Piezas de cerámica en una de las salas del Museo Arqueológico [Foto José Luis Muñoz]

Iniesta. Instalado desde el año 2001 en la antigua ermita de la Concepción (calle del Convento, 1), restaurada para fines culturales. En él se recoge gran parte de los numerosos hallazgos de interés histórico y arqueológico proporcionados por las excavaciones realizadas en el término. El recorrido es cronológico y se inicia con un espacio dedicado al Bronce (2250-1200 a.C.) con piezas relativas a la vida cotidiana y las prácticas funerarias: vasijas, ollas, útiles agrícolas, ajuares, incluyendo dos paneles con reproducciones de las pinturas rupestres de la Hoz de Vicente, del periodo calcolítico. A la edad del Hierro se dedica un espacio mucho mayor, ya que los hallazgos de este periodo son numerosos a partir de los yacimientos de Barrionuevo (siglos III-I a.C.) y de Cerro Gil (V-III a.C.): urnas de orejetas, caliciformes, jarras trilobuladas, decoradas con motivos vegetales y geométricos, armas, monedas, aperos de labranza; entre ellas hay piezas de verdadero interés y variadas tipologías. La última sala ofrece piezas que pertenecen ya a la plena romanización (siglo I), con ejemplos de la vida cotidiana, el comercio y estelas funerarias. La pieza más llamativa expuesta es un gran mosaico que procede de Cerro Gil, datado en los últimos años del siglo V aC. y por ello uno de los de mayor antigüedad proporcionado por el Mediterráneo.

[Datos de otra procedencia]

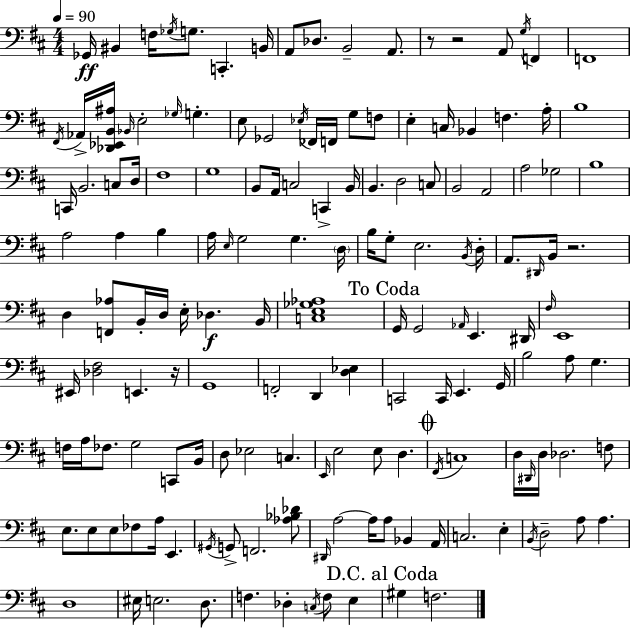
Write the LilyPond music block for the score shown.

{
  \clef bass
  \numericTimeSignature
  \time 4/4
  \key d \major
  \tempo 4 = 90
  ges,16\ff bis,4 f16 \acciaccatura { ges16 } g8. c,4.-. | b,16 a,8 des8. b,2-- a,8. | r8 r2 a,8 \acciaccatura { g16 } f,4 | f,1 | \break \acciaccatura { fis,16 } aes,16-> <des, ees, b, ais>16 \grace { bes,16 } e2-. \grace { ges16 } g4.-. | e8 ges,2 \acciaccatura { ees16 } | fes,16 f,16 g8 f8 e4-. c16 bes,4 f4. | a16-. b1 | \break c,16 b,2. | c8 d16 fis1 | g1 | b,8 a,16 c2 | \break c,4-> b,16 b,4. d2 | c8 b,2 a,2 | a2 ges2 | b1 | \break a2 a4 | b4 a16 \grace { e16 } g2 | g4. \parenthesize d16 b16 g8-. e2. | \acciaccatura { b,16 } d16-. a,8. \grace { dis,16 } b,16 r2. | \break d4 <f, aes>8 b,16-. | d16 e16-. des4.\f b,16 <c e ges aes>1 | \mark "To Coda" g,16 g,2 | \grace { aes,16 } e,4. dis,16 \grace { fis16 } e,1 | \break eis,16 <des fis>2 | e,4. r16 g,1 | f,2-. | d,4 <d ees>4 c,2 | \break c,16 e,4. g,16 b2 | a8 g4. f16 a16 fes8. | g2 c,8 b,16 d8 ees2 | c4. \grace { e,16 } e2 | \break e8 d4. \mark \markup { \musicglyph "scripts.coda" } \acciaccatura { fis,16 } c1 | d16 \grace { dis,16 } d16 | des2. f8 e8. | e8 e8 fes8 a16 e,4. \acciaccatura { gis,16 } g,8-> | \break f,2. <aes bes des'>8 \grace { dis,16 } | a2~~ a16 a8 bes,4 a,16 | c2. e4-. | \acciaccatura { b,16 } d2-- a8 a4. | \break d1 | eis16 e2. d8. | f4. des4-. \acciaccatura { c16 } f8 e4 | \mark "D.C. al Coda" gis4 f2. | \break \bar "|."
}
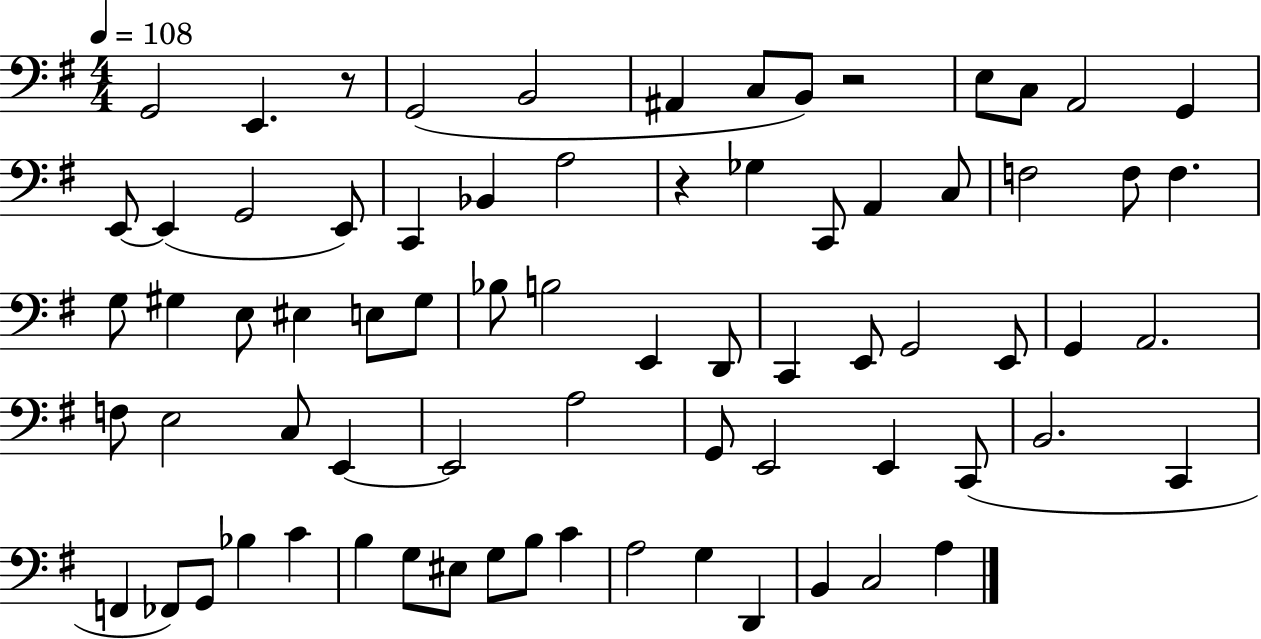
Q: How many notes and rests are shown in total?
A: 73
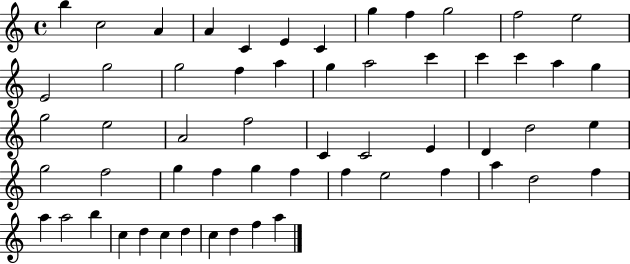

Se trata de un fragmento de suelo de unos 10 metros cuadrados de superficie, en el que se inscriben guijarros de diferente coloración formando una imagen que parece representar una de las deidades de la antigua cultura ibérica (una diosa sedente, quizá la fenicia Astarté) rodeada de varios animales entre ellos un lobo, que es el animal más representativo de la mitología ibérica, aunque la falta de otros elementos que formaban parte del mosaico original dificulta la interpretación del conjunto que se considera uno de los solados con figuras más antiguos de cuantos han aparecido en el arco mediterráneo. En agosto de 2006 se anunció la incorporación al museo, como una sala más, de la necrópolis ibérica, situada a pocos metros del local museístico.